Za trzy lata Lublin będzie świętował swoje siedemsetlecie. Bracia kaznodzieje przybyli tam kilkadziesiąt lat wcześniej.
Projekt „Czuję miętę do Lublina” jest realizowany przez Fundację „Szpilka”. To cykl imprez kulturalnych w ramach przygotowań do uroczystości 700-lecia nadania praw miejskich Lublinowi – co 15 sierpnia 1317 roku uczynił książę Władysław Łokietek, późniejszy król Polski.
Każda edycja przedsięwzięcia odbywać się będzie co roku w lipcu. „Celem projektu jest inicjowanie działań kulturalnych skupionych wokół Lublina i zachęcanie mieszkańców miasta oraz turystów odwiedzających Lublin do wspólnego przygotowania się do obchodów” – tłumaczą organizatorzy.
W tym roku w ramach projektu „Czuje miętę do Lublina” w klasztorze ojców dominikanów odbyły się wykłady o dziejach miasta i jego mozaice kulturowej oraz warsztaty fotograficzne, decoupage i mix technik. Lublinianie i turyści mogli też zwiedzić zabudowania klasztorne.
„Nasz klasztor znajduje się w samym sercu miasta, a dominikanie są bardzo rozpoznawalni w Lublinie. Na pewno od początku tworzymy to miasto poprzez kształtowanie jego ducha” – mówi o. Grzegorz Kluz, przeor lubelskich dominikanów.

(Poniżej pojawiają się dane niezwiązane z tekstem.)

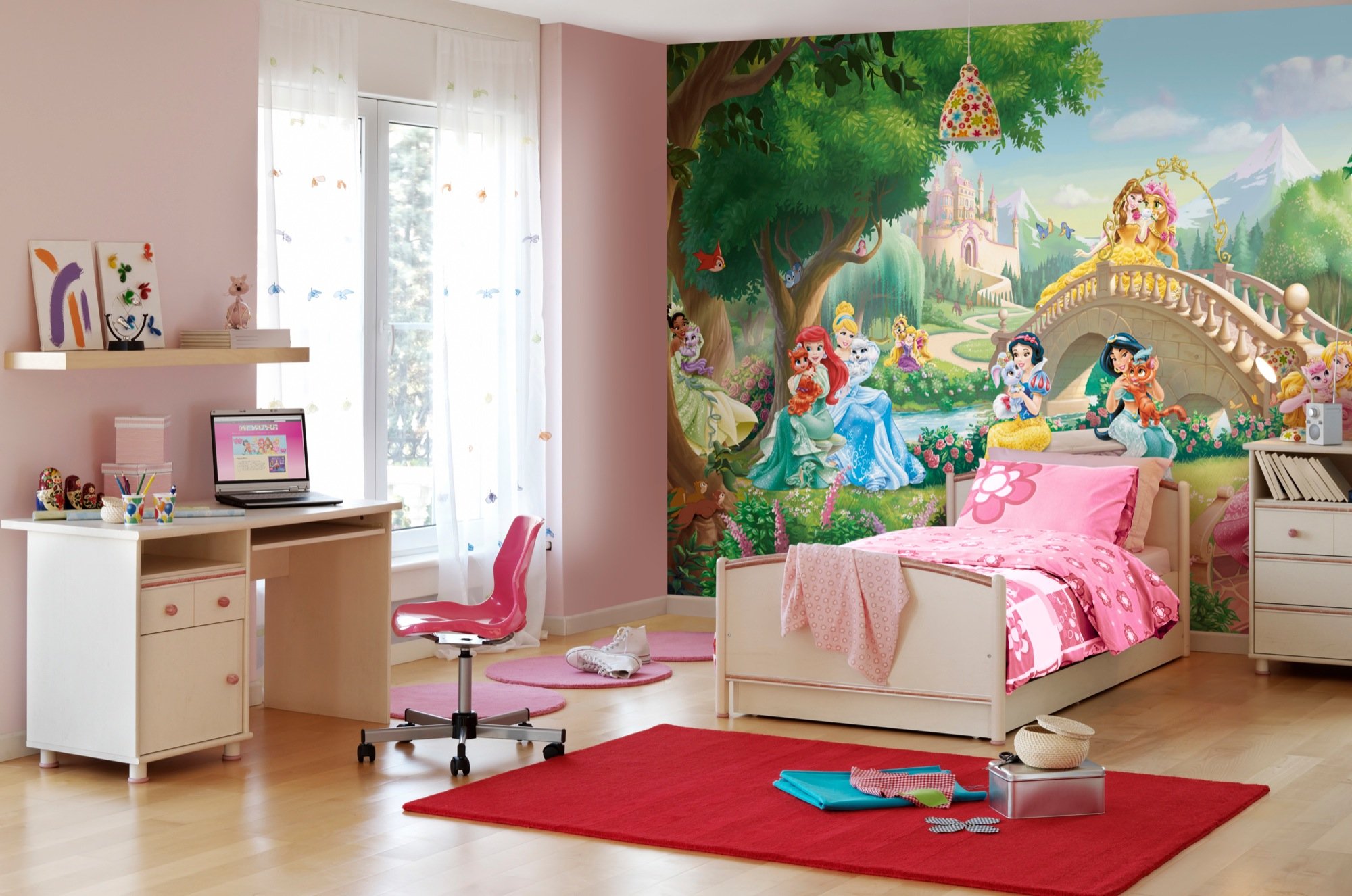 Komar Disney Princess Palace Pets Wallpaper Mural, Vinyl, Multi-Colour, 368x0.2x254 cm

Znajdujący się na lubelskiej Starówce klasztor dominikanów jest jednym z najstarszych w Polsce. Bracia Zakonu Kaznodziejskiego przybyli tutaj w 1253 roku – w tym samym, co do Poznania. Wcześniej powstały klasztory w Krakowie, Wrocławiu, Gdańsku i Kamieniu Pomorskim.